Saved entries
Segment Open
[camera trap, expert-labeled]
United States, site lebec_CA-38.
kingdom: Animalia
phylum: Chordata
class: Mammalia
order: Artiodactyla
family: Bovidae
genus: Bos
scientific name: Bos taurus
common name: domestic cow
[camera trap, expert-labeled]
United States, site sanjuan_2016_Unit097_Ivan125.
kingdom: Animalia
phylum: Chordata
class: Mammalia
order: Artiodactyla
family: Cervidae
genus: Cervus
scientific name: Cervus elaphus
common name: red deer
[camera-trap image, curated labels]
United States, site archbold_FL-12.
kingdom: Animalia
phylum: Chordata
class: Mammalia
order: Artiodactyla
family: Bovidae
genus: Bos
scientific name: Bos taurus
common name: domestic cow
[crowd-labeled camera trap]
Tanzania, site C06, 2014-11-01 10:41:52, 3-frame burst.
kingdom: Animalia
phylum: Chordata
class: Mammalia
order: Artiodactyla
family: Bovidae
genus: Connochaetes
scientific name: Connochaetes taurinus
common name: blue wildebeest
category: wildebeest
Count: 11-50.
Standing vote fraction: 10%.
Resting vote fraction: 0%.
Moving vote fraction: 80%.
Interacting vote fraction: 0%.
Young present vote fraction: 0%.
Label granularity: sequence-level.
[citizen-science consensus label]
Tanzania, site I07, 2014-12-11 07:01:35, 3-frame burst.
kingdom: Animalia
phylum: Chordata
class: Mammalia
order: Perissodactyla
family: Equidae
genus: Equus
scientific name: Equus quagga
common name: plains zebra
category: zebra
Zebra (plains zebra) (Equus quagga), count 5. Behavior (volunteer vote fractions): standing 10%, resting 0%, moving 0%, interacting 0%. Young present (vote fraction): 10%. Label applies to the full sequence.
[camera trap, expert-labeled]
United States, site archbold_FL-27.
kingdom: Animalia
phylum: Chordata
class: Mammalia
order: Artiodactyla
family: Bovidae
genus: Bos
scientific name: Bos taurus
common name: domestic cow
Segment Closed
Exercise requirements: Set down, exactly as they appear above, all lines from the one that has "Standing vote fraction: 10%." down to the one that has "common name: plains zebra", including those two and no others.

Completed task:
Standing vote fraction: 10%.
Resting vote fraction: 0%.
Moving vote fraction: 80%.
Interacting vote fraction: 0%.
Young present vote fraction: 0%.
Label granularity: sequence-level.
[citizen-science consensus label]
Tanzania, site I07, 2014-12-11 07:01:35, 3-frame burst.
kingdom: Animalia
phylum: Chordata
class: Mammalia
order: Perissodactyla
family: Equidae
genus: Equus
scientific name: Equus quagga
common name: plains zebra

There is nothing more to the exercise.